I’ve been thinking a lot about Kat Rosenfield's piece on online ill health culture, and people who have built their identity around (usually chronic, and sometimes self-diagnosed, ailments).
Within the spoonie universe, the most viral content is centered on suffering, struggle, and limitation. One prominent influencer with more than 40,000 followers posts weekly photos in which she's smiling beatifically at the camera, her body blocked by text that reveals the turmoil within: ‘I wish I could tell you how much it hurts when you tell me I look well,’ reads one.
Although I’d been broadly aware of “spoonies”, Rosenfield highlights an element I hadn’t noticed, the resistance of some to the notion of being healed: that those who wish to pursue recovery are somehow pitted against those who do not.
the community's influencers can be profoundly hostile toward those who see disease as a problem to be solved rather than an identity to be protected. Under this paradigm, the desire to be healthy becomes ‘internalized ableism’

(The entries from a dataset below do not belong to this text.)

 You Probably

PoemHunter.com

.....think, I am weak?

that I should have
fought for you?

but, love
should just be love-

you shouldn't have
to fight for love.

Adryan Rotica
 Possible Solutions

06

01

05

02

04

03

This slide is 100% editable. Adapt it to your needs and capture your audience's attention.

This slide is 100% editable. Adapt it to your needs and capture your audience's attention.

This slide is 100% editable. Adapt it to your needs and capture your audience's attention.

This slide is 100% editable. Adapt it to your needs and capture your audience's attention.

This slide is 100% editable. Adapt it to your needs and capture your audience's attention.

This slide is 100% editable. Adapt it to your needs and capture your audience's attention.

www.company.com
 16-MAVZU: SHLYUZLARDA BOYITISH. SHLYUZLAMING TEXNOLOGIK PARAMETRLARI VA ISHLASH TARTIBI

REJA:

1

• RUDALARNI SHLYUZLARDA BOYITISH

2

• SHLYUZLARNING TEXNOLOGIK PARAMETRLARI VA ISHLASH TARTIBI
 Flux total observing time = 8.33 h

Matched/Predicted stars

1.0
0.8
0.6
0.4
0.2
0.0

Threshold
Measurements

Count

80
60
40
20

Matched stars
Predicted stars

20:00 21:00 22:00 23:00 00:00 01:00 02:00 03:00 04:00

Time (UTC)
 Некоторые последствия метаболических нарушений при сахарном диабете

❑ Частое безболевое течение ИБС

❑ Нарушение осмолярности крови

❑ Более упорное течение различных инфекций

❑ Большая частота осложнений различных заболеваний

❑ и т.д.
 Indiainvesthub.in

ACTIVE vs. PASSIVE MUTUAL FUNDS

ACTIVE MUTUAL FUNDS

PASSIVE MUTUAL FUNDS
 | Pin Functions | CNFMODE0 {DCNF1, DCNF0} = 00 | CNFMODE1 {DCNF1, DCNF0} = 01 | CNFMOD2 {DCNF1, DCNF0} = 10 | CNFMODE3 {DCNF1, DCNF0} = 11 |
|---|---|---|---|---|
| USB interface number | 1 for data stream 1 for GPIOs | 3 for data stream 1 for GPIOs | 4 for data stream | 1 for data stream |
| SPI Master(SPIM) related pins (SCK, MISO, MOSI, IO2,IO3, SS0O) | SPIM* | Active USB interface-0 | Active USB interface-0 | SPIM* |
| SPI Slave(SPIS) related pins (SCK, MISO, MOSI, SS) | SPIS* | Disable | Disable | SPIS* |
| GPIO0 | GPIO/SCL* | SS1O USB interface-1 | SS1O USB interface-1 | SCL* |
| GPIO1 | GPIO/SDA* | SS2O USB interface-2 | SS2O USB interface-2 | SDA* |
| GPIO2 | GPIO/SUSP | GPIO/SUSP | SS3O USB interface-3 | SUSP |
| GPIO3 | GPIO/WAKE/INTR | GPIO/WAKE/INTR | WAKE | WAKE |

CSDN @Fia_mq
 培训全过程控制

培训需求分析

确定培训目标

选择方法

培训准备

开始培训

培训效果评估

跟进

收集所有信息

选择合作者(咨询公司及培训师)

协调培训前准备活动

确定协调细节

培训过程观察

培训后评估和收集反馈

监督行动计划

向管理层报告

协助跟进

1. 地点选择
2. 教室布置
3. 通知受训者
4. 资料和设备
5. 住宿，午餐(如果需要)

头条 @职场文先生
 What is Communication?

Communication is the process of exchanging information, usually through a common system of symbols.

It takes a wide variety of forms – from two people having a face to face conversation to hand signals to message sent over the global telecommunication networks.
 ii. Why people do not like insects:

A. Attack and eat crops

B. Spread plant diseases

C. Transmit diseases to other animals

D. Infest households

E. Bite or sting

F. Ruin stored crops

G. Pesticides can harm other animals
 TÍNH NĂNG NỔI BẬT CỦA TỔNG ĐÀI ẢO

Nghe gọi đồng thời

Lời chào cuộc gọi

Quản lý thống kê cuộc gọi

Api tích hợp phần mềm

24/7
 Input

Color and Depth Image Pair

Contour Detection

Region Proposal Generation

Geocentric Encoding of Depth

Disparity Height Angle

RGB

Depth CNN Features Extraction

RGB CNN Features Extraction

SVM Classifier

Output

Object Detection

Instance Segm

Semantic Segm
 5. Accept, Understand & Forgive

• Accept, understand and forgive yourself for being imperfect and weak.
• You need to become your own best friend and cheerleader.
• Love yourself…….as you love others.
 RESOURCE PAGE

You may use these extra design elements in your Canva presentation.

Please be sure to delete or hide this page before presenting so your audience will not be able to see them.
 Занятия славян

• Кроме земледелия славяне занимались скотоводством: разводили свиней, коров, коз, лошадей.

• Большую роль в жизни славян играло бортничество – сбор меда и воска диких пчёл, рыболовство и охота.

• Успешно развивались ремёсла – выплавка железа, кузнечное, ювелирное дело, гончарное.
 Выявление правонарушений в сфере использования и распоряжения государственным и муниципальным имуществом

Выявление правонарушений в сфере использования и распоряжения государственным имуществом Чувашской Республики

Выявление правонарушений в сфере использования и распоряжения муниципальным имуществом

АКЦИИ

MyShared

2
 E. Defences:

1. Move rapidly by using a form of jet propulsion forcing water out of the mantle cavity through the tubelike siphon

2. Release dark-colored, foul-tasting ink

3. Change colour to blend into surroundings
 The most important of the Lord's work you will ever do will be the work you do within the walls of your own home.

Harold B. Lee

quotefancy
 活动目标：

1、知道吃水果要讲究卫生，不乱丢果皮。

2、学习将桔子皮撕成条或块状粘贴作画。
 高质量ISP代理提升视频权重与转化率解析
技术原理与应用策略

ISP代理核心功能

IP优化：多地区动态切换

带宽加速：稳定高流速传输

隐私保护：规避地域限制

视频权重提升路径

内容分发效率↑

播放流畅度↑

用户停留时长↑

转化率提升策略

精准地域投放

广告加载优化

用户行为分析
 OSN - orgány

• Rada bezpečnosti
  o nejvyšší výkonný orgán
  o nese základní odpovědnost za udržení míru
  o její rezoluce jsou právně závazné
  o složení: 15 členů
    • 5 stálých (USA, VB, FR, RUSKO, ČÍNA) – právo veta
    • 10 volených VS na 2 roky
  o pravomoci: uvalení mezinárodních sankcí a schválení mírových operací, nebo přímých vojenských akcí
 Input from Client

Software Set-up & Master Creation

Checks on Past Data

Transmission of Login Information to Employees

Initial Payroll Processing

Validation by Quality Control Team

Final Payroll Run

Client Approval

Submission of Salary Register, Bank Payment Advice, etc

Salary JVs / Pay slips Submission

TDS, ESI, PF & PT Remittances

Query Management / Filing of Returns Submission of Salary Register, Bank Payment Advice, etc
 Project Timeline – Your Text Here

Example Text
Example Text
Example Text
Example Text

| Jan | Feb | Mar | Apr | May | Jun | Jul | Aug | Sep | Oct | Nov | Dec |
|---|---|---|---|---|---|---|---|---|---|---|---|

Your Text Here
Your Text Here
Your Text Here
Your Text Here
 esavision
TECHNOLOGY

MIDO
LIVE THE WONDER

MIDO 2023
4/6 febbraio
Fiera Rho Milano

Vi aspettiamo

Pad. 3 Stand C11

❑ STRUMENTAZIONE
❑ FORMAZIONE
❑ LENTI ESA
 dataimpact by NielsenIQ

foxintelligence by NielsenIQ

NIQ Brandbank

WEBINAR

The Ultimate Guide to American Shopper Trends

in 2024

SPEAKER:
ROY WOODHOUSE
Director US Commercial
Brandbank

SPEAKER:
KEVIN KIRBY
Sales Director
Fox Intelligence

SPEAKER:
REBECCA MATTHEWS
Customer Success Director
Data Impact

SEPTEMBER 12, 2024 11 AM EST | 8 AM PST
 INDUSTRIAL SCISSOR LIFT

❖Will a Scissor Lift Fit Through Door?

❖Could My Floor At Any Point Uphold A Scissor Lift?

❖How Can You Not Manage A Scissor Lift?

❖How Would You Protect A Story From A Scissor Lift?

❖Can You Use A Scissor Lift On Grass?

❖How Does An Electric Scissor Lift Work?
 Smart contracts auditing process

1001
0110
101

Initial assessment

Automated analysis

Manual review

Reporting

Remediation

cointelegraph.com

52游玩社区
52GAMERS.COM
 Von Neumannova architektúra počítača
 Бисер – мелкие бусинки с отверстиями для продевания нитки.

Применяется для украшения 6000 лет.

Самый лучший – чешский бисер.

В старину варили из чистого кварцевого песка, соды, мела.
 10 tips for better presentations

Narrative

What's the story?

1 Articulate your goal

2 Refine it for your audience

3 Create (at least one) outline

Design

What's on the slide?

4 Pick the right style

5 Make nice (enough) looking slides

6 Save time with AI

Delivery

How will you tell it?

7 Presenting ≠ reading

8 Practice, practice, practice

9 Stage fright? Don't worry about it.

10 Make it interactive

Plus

And I saw a parallel to the longer-running issue of debate within the Deaf community to cochlear implants, which are framed (unfortunately) by non-deaf people as “curing” deafness. This remains a contentious issue. Although one could argue that the Deaf community, with its own language and culture is much more of a community than many of these online health discussion groups.
I wonder too whether for some of those who build their identity online through spoonie-related groups, membership of a group is as important to them as whatever the condition is in itself. To be “cured” would be to be stripped therefore, of that identity. If they're not a member of this particular group, are they just some random normie and no longer special?
The impossibility (or undesirability?) of cure also reminded me of the mindset of 12 Step programs. That an alcoholic is always an alcoholic, that there is no such thing as a former drunk. This worldview holds that it is therefore impossible for someone who is actually addicted to alcohol to simply cut back to moderate social drinking. It is an all-or-nothing enterprise. (This is something with which many people with a history of substance abuse have struggled).
I'm not judging anyone who finds that for their recovery it is best to never again be around the substance that got them into trouble. But we know this doesn’t work for everyone, and there are other pathways that have been developed in recent years, like pharmaceutical treatments.
But to be cured can destabilise people’s idea of themselves - if my addiction was curable, why wasn’t I able to cure it sooner? Was it really an addiction or am I just suffering from a lack of willpower? Not to mention being judged by others who have their own fixed ideas of what addiction and recovery mean.
It is also not new for people to feel having some kind of condition is what gives their life meaning. As Carolyn Day wrote about the cultural role of consumption in the nineteenth century, to be consumptive was to be elegantly weak, vulnerable and refined. Too delicate for this life.
The physically perfect may be heroic but they are not romantic, because our sympathies are drawn to the flawed. The picturesque, the elegant death of tuberculosis was romantic: dying of cholera was not. (Succumbing to dysentery or typhoid don't come up in many opera plots).
Romanticizing physical illness was a way for people in the eighteenth and nineteenth centuries to rationalize the world, in the sense of only the good die young. They needed ways to understand the deaths of infants, but more especially young adults. To die in childhood back then was not uncommon, and was obviously tragic, but people who had survived the specter of death in the cradle and begun to be the adults they would become: their deaths were truly wrenching.
The romantic illness required suffering, to be long enough to plan for their impending doom, to be known as fated. A rapid fever that could take someone in 48 hours was terrifying, but not romantic. Romantic was a lingering disease without too many off-putting physical indications. Pale skin, thinness: romantic. Diarrhea and necrotizing flesh: not so much.
So with tuberculosis Victorians had the perfect romantic illness. It was seen to denote emotional, as well as physical delicacy. A refinement and weakness to which young women could aspire. And whereas Victorians didn’t have a cure for TB, some of today’s illness-culture identifiers, apparently don’t want one.